Молодо-зелено | страница 72
И Коля Бабушкин так долго и звонко аплодировал пианисту, что Ирина удивленно покосилась на него.
Потом вышла народная артистка. Она была уже старая. Не то чтобы очень старая, но довольно пожилая. Голые плечи ее были толсты и дряблы, а шея в складках. Поясница оплыла, и пышное платье казалось не пышным, а тесным. Однако лицо хорошо сохранилось и было очень красивым — лицо. Она улыбнулась, не разжимая четких губ. Кивнула пианисту.
В зале и до этого тихо было, а тут, когда она начала петь, стало еще тише. Воцарилась гробовая тишина, неестественная при таком скоплении народа. Нашло какое-то тягостное оцепенение. И не потому, что голос сразу завладел слухом. А потому, что голоса не было.
То есть, он, конечно, был — голос, — но такой немощный, истонченный и хрупкий, что навряд ли его слышали в последних рядах. Она это чувствовала и пыталась петь громче, но тогда чистая паутинка голоса шершавела, обрастала хрипом. Высокие ноты холодили сердце: вот сейчас, сейчас сорвется…
Она допела, не сорвавшись. Вместе с нестройными хлопками вырвался, пронесся по залу вздох облегчения. Все вдруг закашляли, будто не ее горло, а их горло освободилось от чудовищного напряжения.
Она посмотрела на пианиста и снова кивнула… То была русская песня. Задорная, как перестук сапожек. Лукавая, как взгляд из-за плетня. Она притопывала в лад скороговорочке, поводила плечами и бедрами. Руки вспорхнули — платочек в Одной. Брови взлетели, уголки губ усмешливо приподнялись… А глаза оставались печальными. И самой песни не было.
Николай съежился от досады. Он любил эту песню. Он вспомнил вдруг, как певали эту песню лаптюжские девчата — в Лаптюге, в его родной деревне, что выше Троицка и ниже Дутова, если плыть по Печоре. Как они запевали эту песню на горке, за ячменями, где обычно хороводилась молодежь. Они ее запевали для приманки, чтобы приманить парней. Парней в деревне было не очень много, они важничали и приходили на горку с гармошками, когда их уже заждутся. А девчата, коротая скуку, заводили песни — в два голоса, в три, в четыре, в пять — во столько голосов, сколько самих девчат. Ну, и звонкие у них были голоса! Не то что…

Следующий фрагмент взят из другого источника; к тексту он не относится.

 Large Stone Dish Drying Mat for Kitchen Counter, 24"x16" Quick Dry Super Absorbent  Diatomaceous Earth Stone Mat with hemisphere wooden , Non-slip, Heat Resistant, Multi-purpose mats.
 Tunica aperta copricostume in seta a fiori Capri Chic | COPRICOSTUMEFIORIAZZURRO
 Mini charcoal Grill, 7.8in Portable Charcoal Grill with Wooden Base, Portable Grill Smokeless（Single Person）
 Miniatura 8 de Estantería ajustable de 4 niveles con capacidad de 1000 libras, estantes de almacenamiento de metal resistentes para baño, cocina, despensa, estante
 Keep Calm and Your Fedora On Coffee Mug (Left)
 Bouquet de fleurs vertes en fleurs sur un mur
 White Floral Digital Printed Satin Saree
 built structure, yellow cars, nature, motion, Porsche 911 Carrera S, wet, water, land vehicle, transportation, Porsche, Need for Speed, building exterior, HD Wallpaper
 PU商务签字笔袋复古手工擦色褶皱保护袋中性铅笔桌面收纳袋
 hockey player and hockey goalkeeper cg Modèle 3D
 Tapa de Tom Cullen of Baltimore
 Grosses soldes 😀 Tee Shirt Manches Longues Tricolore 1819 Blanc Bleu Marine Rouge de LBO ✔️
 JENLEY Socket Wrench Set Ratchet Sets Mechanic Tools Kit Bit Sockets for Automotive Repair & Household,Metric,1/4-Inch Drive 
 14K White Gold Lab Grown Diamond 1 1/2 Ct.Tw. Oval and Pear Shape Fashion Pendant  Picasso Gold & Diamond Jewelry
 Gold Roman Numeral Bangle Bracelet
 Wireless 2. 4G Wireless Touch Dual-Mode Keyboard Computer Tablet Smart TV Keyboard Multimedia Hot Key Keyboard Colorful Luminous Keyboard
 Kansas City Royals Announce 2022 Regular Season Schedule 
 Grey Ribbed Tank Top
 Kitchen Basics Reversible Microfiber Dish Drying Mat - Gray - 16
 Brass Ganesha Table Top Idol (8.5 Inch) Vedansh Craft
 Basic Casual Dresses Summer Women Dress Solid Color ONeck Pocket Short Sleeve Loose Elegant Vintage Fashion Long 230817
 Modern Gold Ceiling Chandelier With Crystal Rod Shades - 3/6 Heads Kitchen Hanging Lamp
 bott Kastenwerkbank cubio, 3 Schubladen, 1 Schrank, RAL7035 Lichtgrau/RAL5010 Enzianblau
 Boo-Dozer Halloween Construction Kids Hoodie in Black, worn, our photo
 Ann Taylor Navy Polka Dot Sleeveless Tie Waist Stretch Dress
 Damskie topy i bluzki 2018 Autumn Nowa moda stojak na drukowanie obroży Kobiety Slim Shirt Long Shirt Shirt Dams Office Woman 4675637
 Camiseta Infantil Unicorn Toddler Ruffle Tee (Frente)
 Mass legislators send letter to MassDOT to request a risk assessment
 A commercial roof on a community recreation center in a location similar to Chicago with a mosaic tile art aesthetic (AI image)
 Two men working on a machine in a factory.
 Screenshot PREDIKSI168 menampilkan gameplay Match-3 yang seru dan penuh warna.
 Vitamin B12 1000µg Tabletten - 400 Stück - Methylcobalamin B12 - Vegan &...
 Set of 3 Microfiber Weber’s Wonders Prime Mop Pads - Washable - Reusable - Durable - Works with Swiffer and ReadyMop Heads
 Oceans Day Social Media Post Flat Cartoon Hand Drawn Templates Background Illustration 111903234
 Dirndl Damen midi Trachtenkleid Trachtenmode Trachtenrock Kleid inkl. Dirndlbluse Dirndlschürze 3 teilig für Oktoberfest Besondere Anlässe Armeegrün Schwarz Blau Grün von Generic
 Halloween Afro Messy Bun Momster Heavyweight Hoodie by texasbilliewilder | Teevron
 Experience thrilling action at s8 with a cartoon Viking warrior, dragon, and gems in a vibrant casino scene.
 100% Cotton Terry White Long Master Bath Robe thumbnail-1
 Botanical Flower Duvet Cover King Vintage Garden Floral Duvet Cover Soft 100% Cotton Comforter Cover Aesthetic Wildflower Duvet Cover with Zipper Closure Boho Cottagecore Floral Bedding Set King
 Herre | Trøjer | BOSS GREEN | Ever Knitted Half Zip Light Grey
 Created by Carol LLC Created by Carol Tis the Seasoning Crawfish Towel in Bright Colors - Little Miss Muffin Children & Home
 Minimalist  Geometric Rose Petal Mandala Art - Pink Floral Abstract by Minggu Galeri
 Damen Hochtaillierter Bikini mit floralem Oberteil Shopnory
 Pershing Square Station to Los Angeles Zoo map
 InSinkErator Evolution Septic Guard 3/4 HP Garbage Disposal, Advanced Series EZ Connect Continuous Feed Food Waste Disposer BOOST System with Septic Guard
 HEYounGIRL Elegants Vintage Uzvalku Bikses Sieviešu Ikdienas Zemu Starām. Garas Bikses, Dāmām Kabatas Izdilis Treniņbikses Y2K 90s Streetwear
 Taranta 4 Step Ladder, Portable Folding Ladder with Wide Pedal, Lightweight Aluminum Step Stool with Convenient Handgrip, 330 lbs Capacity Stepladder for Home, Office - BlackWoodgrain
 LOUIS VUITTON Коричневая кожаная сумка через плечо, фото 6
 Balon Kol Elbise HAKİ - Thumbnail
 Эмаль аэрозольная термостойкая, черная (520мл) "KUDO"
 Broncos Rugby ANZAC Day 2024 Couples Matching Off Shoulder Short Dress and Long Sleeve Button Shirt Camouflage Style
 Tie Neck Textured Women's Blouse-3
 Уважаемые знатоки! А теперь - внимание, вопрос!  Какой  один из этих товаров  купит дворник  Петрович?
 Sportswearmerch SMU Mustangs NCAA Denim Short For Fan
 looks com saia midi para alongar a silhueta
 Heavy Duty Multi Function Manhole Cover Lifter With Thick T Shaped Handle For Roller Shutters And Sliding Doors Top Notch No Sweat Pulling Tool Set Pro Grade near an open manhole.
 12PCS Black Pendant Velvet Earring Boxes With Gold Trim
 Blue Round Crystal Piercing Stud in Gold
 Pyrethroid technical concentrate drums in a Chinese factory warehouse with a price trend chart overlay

Слава богу, песня вся. Песня кончилася.
В зале заерзали. Загудели недоуменно. Кто-то чихнул — оглушительно, навзрыд, понарошке. Коля Бабушкин поручиться бы мог, что это Вова с Митей. Он укоризненно посмотрел на Ирину — ее ведь однокурсники. Ирина сидела, закусив добела губу.
Сама народная артистка держалась мужественно, спокойно. Она непроницаемо улыбалась. Только глаза ее были полны тоски.